*Problem details*: Pull out each line of the items below that contains the word "ceiling", and copy those lines in full.

*Supplied data*:
====================
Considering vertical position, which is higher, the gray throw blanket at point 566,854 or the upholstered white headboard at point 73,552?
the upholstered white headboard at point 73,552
====================
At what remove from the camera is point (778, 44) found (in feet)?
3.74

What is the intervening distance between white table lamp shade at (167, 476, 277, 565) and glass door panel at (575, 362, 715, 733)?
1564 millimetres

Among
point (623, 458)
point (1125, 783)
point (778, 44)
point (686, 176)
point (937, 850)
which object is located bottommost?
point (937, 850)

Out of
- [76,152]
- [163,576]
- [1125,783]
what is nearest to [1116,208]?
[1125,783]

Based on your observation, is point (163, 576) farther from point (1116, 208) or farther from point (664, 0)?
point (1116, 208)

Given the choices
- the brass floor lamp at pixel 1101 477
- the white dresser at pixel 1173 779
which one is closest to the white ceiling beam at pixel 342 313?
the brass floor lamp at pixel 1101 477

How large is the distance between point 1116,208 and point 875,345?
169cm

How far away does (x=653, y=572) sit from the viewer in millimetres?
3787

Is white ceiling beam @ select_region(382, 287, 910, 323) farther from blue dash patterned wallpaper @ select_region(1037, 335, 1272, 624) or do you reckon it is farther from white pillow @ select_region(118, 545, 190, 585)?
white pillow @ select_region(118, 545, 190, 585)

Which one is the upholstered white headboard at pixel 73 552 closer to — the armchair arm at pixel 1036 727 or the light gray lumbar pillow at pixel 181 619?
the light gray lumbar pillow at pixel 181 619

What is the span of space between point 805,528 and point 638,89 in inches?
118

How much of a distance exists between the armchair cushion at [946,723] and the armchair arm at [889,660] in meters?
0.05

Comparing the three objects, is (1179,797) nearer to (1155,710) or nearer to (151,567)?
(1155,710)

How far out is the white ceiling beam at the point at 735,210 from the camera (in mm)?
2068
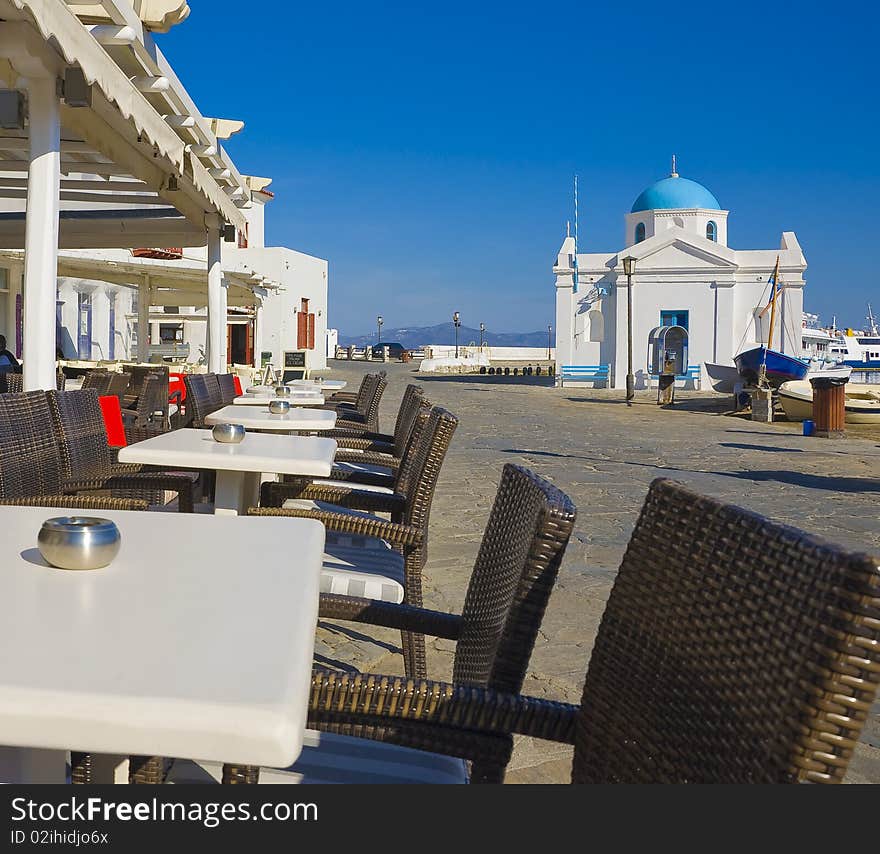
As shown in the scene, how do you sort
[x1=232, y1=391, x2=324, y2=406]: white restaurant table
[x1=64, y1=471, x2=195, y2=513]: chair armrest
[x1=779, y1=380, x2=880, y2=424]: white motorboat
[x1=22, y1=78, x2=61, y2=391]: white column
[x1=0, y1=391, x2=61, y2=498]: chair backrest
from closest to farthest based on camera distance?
====================
*Result for this task*:
which one is closest to the white ceiling beam at pixel 342 313?
Is white ceiling beam @ select_region(382, 287, 910, 323) farther from blue dash patterned wallpaper @ select_region(1037, 335, 1272, 624) or do you reckon it is farther from white pillow @ select_region(118, 545, 190, 585)?
How far out is the white ceiling beam at the point at 735,210 from the camera (in mm)?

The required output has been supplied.